O Congresso aprovou o PLP dos combustíveis, que segue para sanção e amplia o espaço para despesas fora das regras fiscais em 2026.
O texto autoriza antecipar despesas previstas para 2027 e executá‑las em 2026, sem repercussão direta na meta fiscal do ano, e abre margem estimada em cerca de R$ 10 bilhões a partir de 2027.
O projeto permite reduzir ou zerar impostos federais sobre diesel, gasolina, etanol e querosene de aviação; a perda de arrecadação será bancada por ganhos extras da exploração de petróleo e gás.

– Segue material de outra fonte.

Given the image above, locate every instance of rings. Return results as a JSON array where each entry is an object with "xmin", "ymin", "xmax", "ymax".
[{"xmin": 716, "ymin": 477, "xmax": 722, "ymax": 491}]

Durante a tramitação foram incluídos jabutis com incentivos a fertilizantes, minerais críticos, agronegócio e indústria de defesa, subvenções e créditos fiscais para produtores de biocombustível, além de recursos extras para Defesa e outras áreas.
Há previsão de aumento de até R$ 2,5 bilhões nos gastos do Ministério da Defesa e possibilidade de antecipação de até R$ 3 bilhões em despesas para saúde e educação para 2026.
A Instituição Fiscal Independente (IFI) avalia que a antecipação de despesas sem repercussão nas metas fragiliza a regra fiscal, pressiona a trajetória da dívida e deteriora o resultado fiscal em 2026.
O projeto inclui gatilhos fiscais que limitam o crescimento de despesas obrigatórias e uma trava que, em caso de déficit primário, restringe o aumento de despesas vinculadas ao teto de 2,5% acima da inflação.
O relatório bimestral de julho mostra que foram abatidos R$ 62 bilhões da meta fiscal; sem esses abatimentos o resultado primário seria déficit de R$ 52 bilhões, e com as despesas extra‑teto o resultado foi superávit de R$ 10,8 bilhões.
O texto também retira recursos do petróleo destinados ao Fundo Social do cálculo da Receita Corrente Líquida (RCL), alterando a base usada para definir gastos obrigatórios como o mínimo em saúde.